The examples are too many and too frequent to catalog, but it seems clear that the message to the lone individual or corporation that tries to stand on its original principles and morals is this: “Do as we demand OR we will hurt you!” And that, I submit, is extortion—and a diabolical one at that. Demanding money at gunpoint in order to provide “protection” has long been deemed illegal. Mob syndicates when caught experience criminal prosecution.
But those who would implant and enforce DEI and ESG know that they are skirting the law here, since they hide behind the guise of “merely representing the will of fair-minded people.” I do not know whether or not the United States has in fact devolved to the point that bullying people into submission is the new modus operandi, embraced and agreed to by our fellow countrymen. I pray we have not sunk to that barbarism in human interactions.
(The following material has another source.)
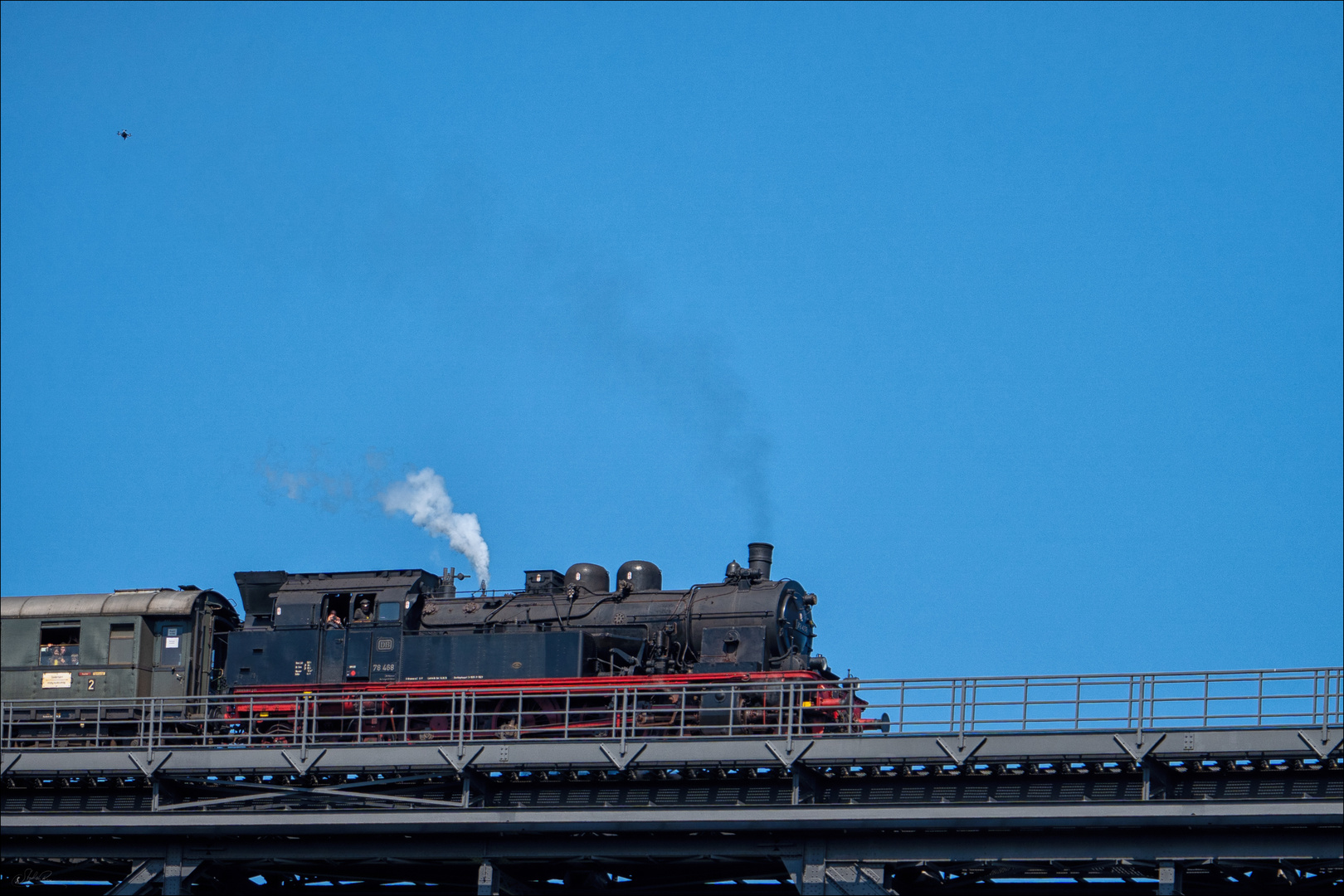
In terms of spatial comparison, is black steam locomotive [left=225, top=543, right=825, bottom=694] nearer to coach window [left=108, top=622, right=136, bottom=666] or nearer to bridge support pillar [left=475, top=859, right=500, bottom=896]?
coach window [left=108, top=622, right=136, bottom=666]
I myself was raised with the old adage of “two wrongs don’t make a right.” Adherence to that one truth alone would stop almost all this nonsense. No matter how wronged you or I feel we have been, that does not justify our embracing the techniques of our wrongdoer and deploying them ourselves. That can only lead to an ever-expanding sphere of one wrong being met with another wrong which is met with yet another wrong. The society spirals down, and brutality rises. Two wrongs make two wrongs, period!
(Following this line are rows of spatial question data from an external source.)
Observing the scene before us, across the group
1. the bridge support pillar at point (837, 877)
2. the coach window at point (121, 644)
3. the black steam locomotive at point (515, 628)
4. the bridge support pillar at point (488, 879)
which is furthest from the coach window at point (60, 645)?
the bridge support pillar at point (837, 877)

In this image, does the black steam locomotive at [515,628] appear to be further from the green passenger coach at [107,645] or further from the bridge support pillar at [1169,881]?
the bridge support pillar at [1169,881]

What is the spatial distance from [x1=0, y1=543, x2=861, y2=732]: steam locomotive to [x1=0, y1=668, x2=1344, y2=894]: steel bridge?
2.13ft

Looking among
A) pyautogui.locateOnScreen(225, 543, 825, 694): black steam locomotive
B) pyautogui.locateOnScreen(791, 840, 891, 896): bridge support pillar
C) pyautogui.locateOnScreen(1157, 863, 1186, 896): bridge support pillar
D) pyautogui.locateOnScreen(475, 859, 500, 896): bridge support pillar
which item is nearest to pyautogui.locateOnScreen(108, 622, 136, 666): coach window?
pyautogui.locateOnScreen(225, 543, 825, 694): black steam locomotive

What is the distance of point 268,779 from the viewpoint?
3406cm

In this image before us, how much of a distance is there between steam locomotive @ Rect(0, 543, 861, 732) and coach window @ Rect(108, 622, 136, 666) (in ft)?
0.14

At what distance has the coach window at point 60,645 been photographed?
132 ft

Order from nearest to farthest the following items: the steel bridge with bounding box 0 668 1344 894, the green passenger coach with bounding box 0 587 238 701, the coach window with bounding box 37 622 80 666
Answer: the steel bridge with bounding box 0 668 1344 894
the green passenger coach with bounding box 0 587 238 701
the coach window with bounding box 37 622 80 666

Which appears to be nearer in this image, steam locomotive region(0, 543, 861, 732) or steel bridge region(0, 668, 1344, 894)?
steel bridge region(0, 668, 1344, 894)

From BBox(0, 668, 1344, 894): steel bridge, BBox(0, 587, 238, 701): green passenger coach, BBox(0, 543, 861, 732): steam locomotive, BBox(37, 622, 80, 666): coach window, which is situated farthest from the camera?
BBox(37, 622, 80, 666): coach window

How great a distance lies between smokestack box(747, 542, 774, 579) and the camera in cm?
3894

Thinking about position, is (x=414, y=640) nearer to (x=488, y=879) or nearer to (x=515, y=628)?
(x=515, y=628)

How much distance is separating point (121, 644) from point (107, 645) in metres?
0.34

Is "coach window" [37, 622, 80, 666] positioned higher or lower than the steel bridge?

Further, any of us who have been bullied somehow understand to either stop the bully, or get away from him. To become a bully ourselves is to assume the identity of the enemy. I would like to suggest that if you have been bullied, the wrong thing to do is to become a bully. Put simply, at that point, the bully wins.
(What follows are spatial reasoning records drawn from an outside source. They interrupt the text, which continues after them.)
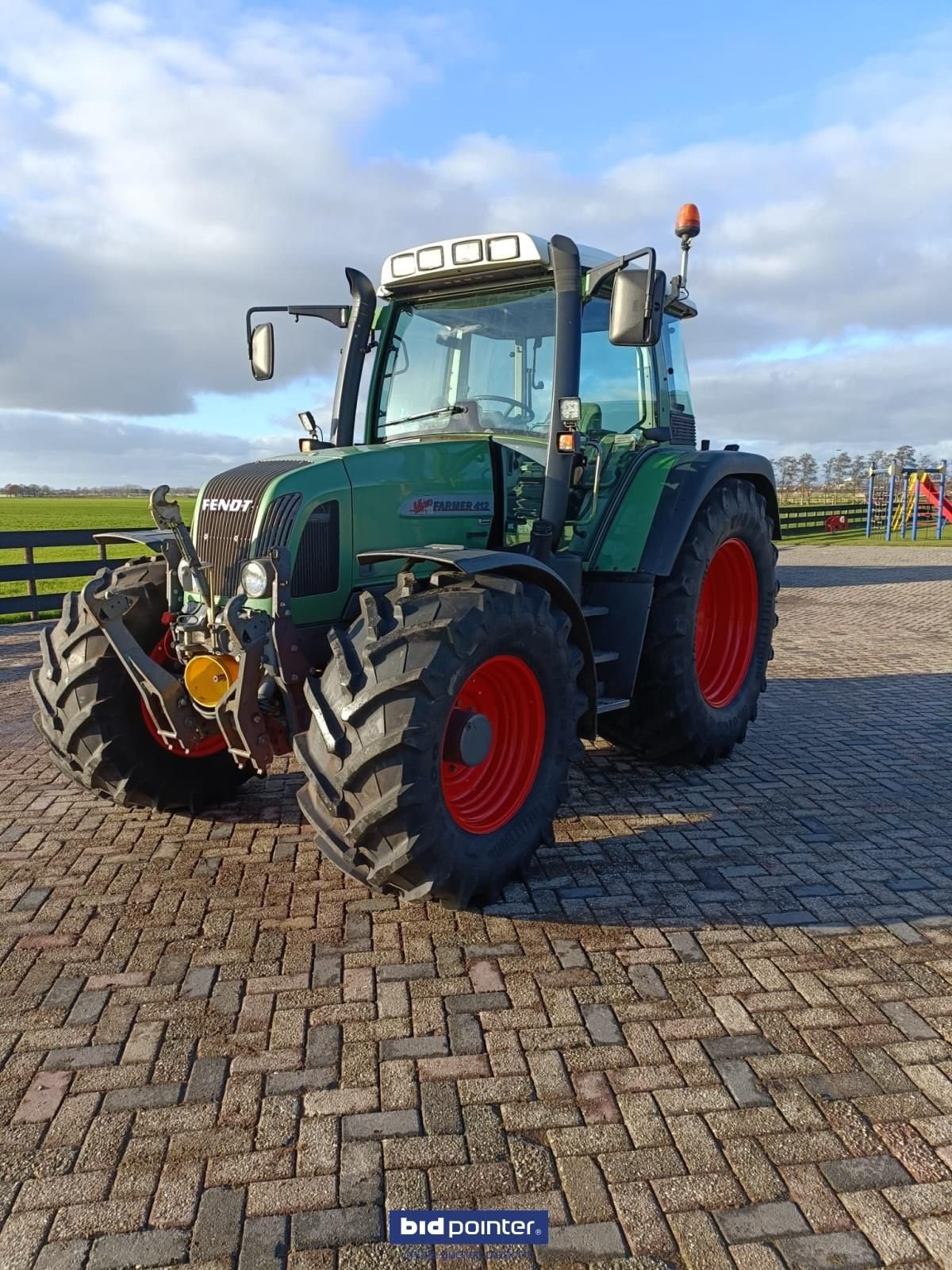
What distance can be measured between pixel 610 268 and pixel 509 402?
0.87 meters

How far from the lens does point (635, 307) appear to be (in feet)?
12.9

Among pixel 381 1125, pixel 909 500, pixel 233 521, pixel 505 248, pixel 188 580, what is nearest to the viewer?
pixel 381 1125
When I was young I was bullied because my father was the strict school principal, and the way people felt they could hurt him—since they were too cowardly to face him straight up—was to bully his little girl. Running to my mom in tears, she taught me to understand why I was being attacked, and to decide those people were not worthy of my attention, let alone my friendship. Bolstered by that sense of reality—that people have to qualify for one’s friendship—I chose to walk away, or challenge directly, but without using any of their degrading tactics.
That in turn served me well in my adult years in Hollywood. I want you to understand that the person writing this commentary has factually been discriminated against and “extorted” because of my gender, my race, my age, my religion, and my politics. I have personally paid a price financially and career-wise for my refusal to yield to someone’s demands that I do something I felt was wrong, or harm someone else, or abandon my beliefs and values or they would see that “I never worked again.” The words of my mother have never left me. Those people who would do that to another are not worthy of me. And they are not worthy of you!
And very specifically I remember always something my father taught me. He said one day when he was under attack by townspeople and being pressured to back off a project he knew would be vital to the education and safety of his students, and indeed the town, “Lee, you don’t live this life to be liked. You live it to be effective.”
I never forgot. My message to all who are torn now between doing the right thing even though there will be repercussions, or just cowing in the face of the extortion demands of those in authority over you—you may feel the only option you have in order to survive is to yield, to submit. I doubt it. And that is my parting gift to you: that doubt.